Database Management System (DBMS)

Encoding
Data Model
Storage Management
Index
Execution
Query Optimization
Transaction

Resources:

MIT 6.830; another version
SimpleDB, recommended
Database Management Systems, by Johannes Gehrke and Raghu Ramakrishnan, recommended
UW CSE444, recommended
Designing Data-Intensive Applications [recommended]
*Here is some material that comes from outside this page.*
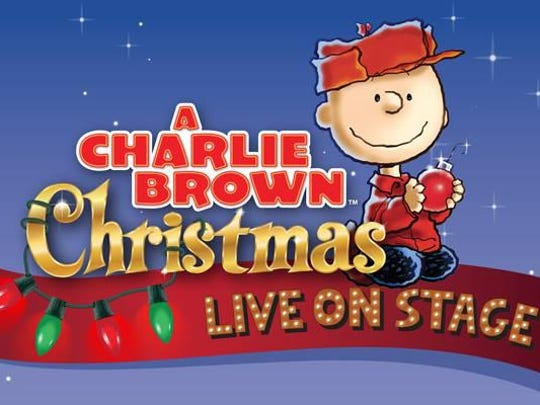 event-charlie brown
Database Management System (DBMS) Implementations: SQLite, PostgreSQL, MySQL, SQLite, Oracle, Microsoft, etc.

Categories:

online transaction processing (OLTP): small number of records per query
online analytics processing (OLAP): aggregate over large number of records
- Data warehouse:
  - works without affecting OLTP operations
  - OLTP system -> Extract-Transform-Load (ETL) -> data warehouse for OLAP operations

Encoding

evolution:

backward compatibility
- keep the new field intact
forward compatability

how to store data for un/marshaling, de/serialization, encode/decode:

Textual:
- JSON, XML
- CSV
Binary
- ASN.1 (deprecated)
- Apache Thrift, Google Protobuf
- Apache Avro

models:

Database
Service call
- service-oriented architecture (SOA) / micro services architecture: a server itself is a clientt to another service.
- REST v.s. SOAP (SOAP: an XML-based protocol described in Web Services Description Language (WSDL). It aims to be indenpendent from HTTP thought it is often over HTTP)
- RPC: gRPC (based on Protobuf), Rest.li (JSON over HTTP), Finagle (based on Thrift), RESTful API
Asynchronous message passing
- distributed actor framework

Data Model

Relation model (SQL): enforce a schema
Document database: one-to-many (NoSQL): self-contained document; relationships between documents are rare.
Graph model: many-to-many (NoSQL): anything is potentially related to everything

data structures:

LSM-tree (log-strutured merge-tree)
- log structure
- SSTable (sorted string table)
- an in-memory balanced tree data structure (memtable)
B-tree
- crash recovery
  - WAL (write-ahead log): an append-only file to which every B-tree modification must be written before it can be applied to the pages of the tree itself.
  - CoW (copy on write)
- latch (lightweight lock)

in-memory database:

faster:
- not because they dont need to read from the disk
- It is because they can avoid the overheads of encoding in-memory data structures in a form that can be written to disk
provide data models that are difficult to implement with disk-based indexes
Further changes: NVM (non-volatile memory)

Storage Management

Record ID (RID) typically is (PageID, SlotNumber). See future discussion on indexes and transactions.

LOB (large objects):

binary large object (BLOB)
character large object (CLOB)

Key questions:

How do we organize pages into a file (so that we can find free space efficiently) ?
- Sequence of pages (impl in simpleDB)
- Listed list of pages
- Directory of pages. Directory contains free-space count for each page. Faster inserts for variable-length records
How do we organize data within a page?

Buffer Manager: Brings pages in from memory and caches them

Column store v.s. Row store

Row-store storage managers are most commonly used today for OLTP systems. They offer high-performance for transactions.
Column-stores win for analytical workloads and are widely used in OLAP.

Index

RID: unique tuple identifier (e.g. (PageID, SlotID) )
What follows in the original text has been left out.